Drinking beer over a game of billiards can help keep men over the age of 70 active and help them live longer, according to one Danish researcher.

Playing billiards over a pint of beer could help men over the age of 70 stay active and live longer, according to Aske Juul Lassen from the University of Copenhagen’s Center for Healthy Aging, providing the perfect excuse for a pensioner to to visit the pub.

The claims form part of the PhD student’s thesis entitled Active Ageing and the Unmaking of Old Age for which he studied 10 to 15 men between the ages of 70 and 95 who met to play billiards four times a week, which Lassen said “often comes with a certain life style – drinking beer and drams for instance.”
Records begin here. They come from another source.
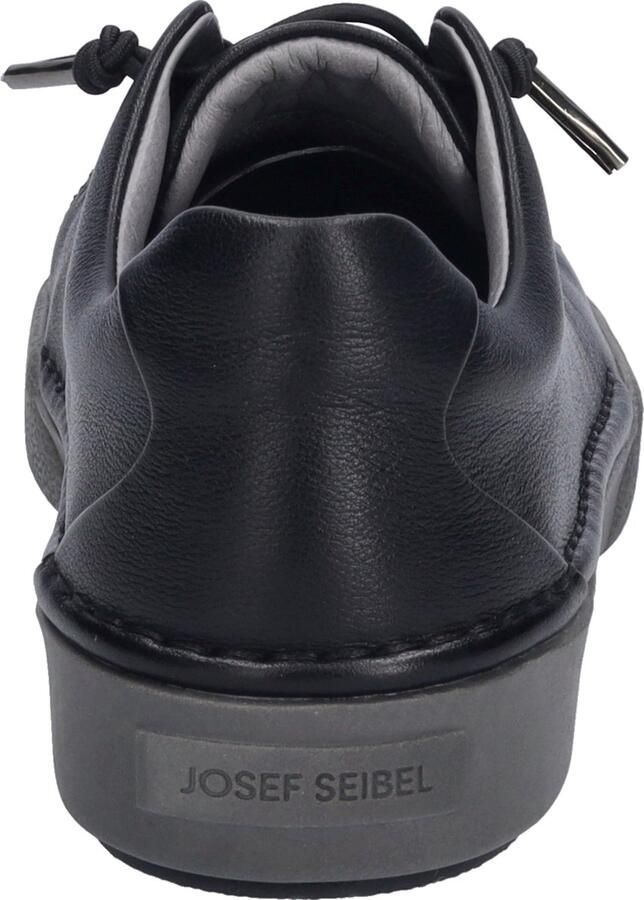 Josef Seibel Claire 24 Sneaker für Damen Schwarz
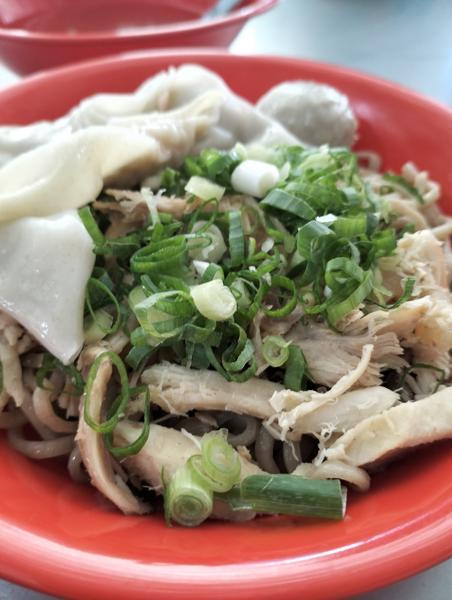 Bakmi Ono (Sunrise Garden) photo 2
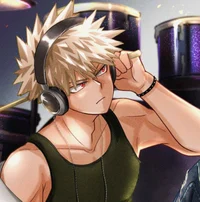 Katsuki Bakugo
“I am quite sure this was not what WHO and EU meant when they formulated their active ageing policies. But billiards does constitute active ageing. Billiards is, first of all, an activity that these men thoroughly enjoy and that enhances their quality of life while immersing them in their local community and keeping them socially active. And billiards is, secondly, very suitable exercise for old people because the game varies naturally between periods of activity and passivity and this means that the men can keep playing for hours,” he said.

The researcher went on to suggest that the World Health Organisation (WHO) and EU perception of ageing and recommendations on a healthy lifestyle should be reconsidered to allow for, among other things, drinking beer and playing billiards.

“The elderly do a lot of things, which I consider active ageing and which give them an enhanced quality of life, but they are also activities that would never be characterized as “healthy” by health authorities. The question is how we define “good ageing” and how we organise society for our ageing generations,” he said adding: “We need a broader, more inclusive concept of healthy and active ageing that allows for the communities the elderly already take part in and that positively impact their everyday lives, quality of life, and general health. It must also allow for the fact that the elderly do not constitute a homogenous group of people: activities that for some seem insurmountable will be completely natural for others.”